All eyes on federal government to ante up

Over the past decade, the current Liberal government has launched a number of programs in the infrastructure domain, and notably to assist municipalities to upgrade their capital stocks. The first program - the $2.0-billion Canada Infrastructure Works Program - was announced in the 1994 budget. However, it was not until 2000, that calls for increased federal assistance for the purposes of municipal infrastructure began to pay dividends in the form of the creation of a number of new programs, some of which included:

• In the 2000 budget, the creation of the $2.05 billion Infrastructure Canada Program, a $600 million Strategic Highway Infrastructure Program, and a $200 million Green Municipal Investment Fund.

• In the 2001 budget, a $2.0 billion Canada Strategic Infrastructure Fund and a $600 million Border Infrastructure Fund. At the same time, the government also announced that it would venture back into the housing arena for the first time in more than two decades by establishing a $680-million Affordable Housing Program.

• In the 2003 budget, additional infrastructure funding of $3 billion was announced over 10 years - a long-term commitment that would provide increased reliability and predictability. Of that amount, $2.0 billion would be used to top up the Strategic Infrastructure Fund, and an additional $ 1 billion would be directed to a new Municipal Rural Infrastructure Fund. Furthermore, an additional $320 million over five years was also earmarked toward the Affordable Housing Program.

Nonetheless, this increased involvement since 2000 has not stopped at funding only - there have also been meaningful changes implemented to governance and basic policy. For example, in 2002, the government established Infrastructure Canada (INFC) to administer and co-ordinate infrastructure programs and to provide research and strategic policy development, and in December 2003, appointed a Minister of State (Infrastructure).
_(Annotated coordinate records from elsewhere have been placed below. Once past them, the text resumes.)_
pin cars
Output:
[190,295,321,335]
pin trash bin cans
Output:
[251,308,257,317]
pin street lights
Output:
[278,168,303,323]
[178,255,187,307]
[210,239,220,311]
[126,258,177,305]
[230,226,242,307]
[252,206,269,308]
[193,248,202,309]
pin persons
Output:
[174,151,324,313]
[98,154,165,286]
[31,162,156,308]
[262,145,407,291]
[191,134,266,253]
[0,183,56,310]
In spite of the actions taken since 2000, the federal government has still fallen short of the lofty expectations that have been placed on it by many Canadians. First, international comparisons often bandied about have continued to cast federal assistance in Canada in an unfavourable light - notably, the fact that the roughly $12 billion or so allocated to the federal infrastructure programs over the past decade still represents roughly one-twentieth of the amount put aside by the U.S. federal government in its transportation infrastructure program alone (i.e., the US$217 billion TEA-21 initiative), not to mention the equally impressive centrally-funded programs in the European Union. But, while cross-border comparisons can be dicey, particularly when the differing taxation and spending responsibilities across countries are taken into account, what is clear is that Canadian federal support for infrastructure has been slipping over the past few years. In particular, the total amount set aside in the 2003 budget for infrastructure worked out to be $300 million per year - considerably less than the average tally of $1 billion per year that the federal government had been effectively spending on infrastructure in the 1993-2002 period. Meanwhile, several other spending areas - notably, health care - have received increased attention over the past few years.

Worse still, a good part of the funds booked in the infrastructure programs to date have already largely been committed, leaving little money left for additional projects. Even one half of the $2 billion set aside in the 2003 budget for large, strategic projects has been dedicated. The same thing can be said of the border infrastructure fund, where $500 million of the $600-million total has already been spoken for.